### Fragmento para leer
+--

El paso del tiempo, esa única variable que permite alcanzar la perspectiva necesaria para una lectura reposada sobre un fenómeno, llegó al acontecimiento que marcó el comienzo del Siglo XXI: el atentado a las Torres Gemelas en el World Trade Center.
Así como Vietnam tuvo su derrame cinematográfico más urgente con “El Francotirador” («The Deer Hunter», 1978), “Apocalypse Now” (1979) y otras tantas, también hubo tiempo para la reflexión. De esa manera aparecieron “Pelotón” («Platoon», 1986) y “Nacido para matar” («Full Metal Jacket», 1987). También, como lo demuestra la historia del cine, el exploitation ocupó un lugar con la saga “Desaparecido en acción” («Missing in Action», 1984), que también tenía el correlato de la coyuntura de ese tiempo para abrazar la época reaganiana.

+--

### Datos proporcionados
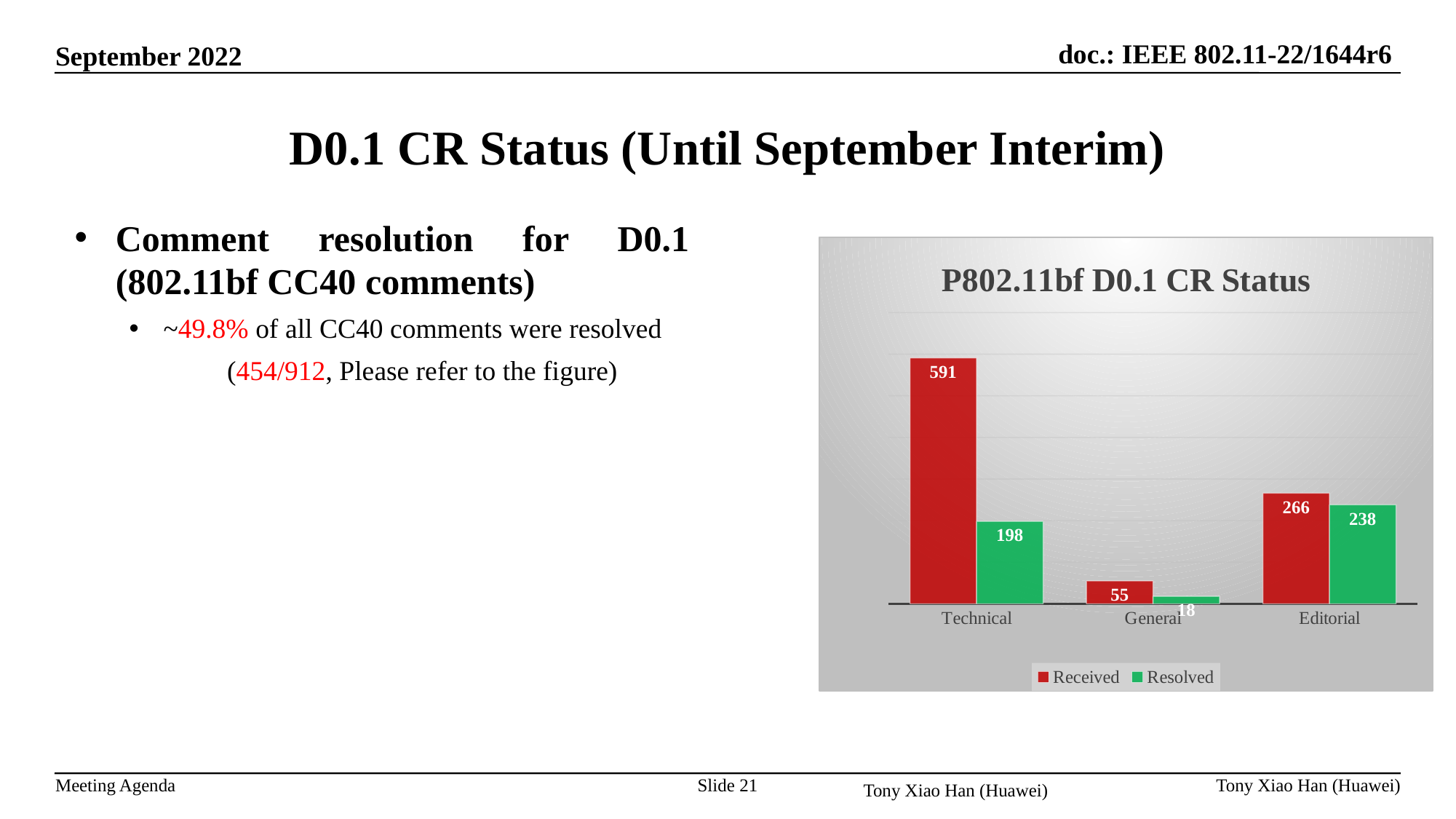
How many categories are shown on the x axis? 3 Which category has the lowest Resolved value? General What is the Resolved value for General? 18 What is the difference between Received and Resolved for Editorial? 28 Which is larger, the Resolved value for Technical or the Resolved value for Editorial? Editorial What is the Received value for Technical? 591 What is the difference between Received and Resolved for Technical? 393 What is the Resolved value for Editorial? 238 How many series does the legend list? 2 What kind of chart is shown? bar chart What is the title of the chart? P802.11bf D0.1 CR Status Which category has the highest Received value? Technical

+--

### Consigna
Reproduce sin cambios el tramo del fragmento sobre el cine bélico que va desde "Así como Vietnam" hasta "la época reaganiana.".

### Solución del ejercicio
Así como Vietnam tuvo su derrame cinematográfico más urgente con “El Francotirador” («The Deer Hunter», 1978), “Apocalypse Now” (1979) y otras tantas, también hubo tiempo para la reflexión. De esa manera aparecieron “Pelotón” («Platoon», 1986) y “Nacido para matar” («Full Metal Jacket», 1987). También, como lo demuestra la historia del cine, el exploitation ocupó un lugar con la saga “Desaparecido en acción” («Missing in Action», 1984), que también tenía el correlato de la coyuntura de ese tiempo para abrazar la época reaganiana.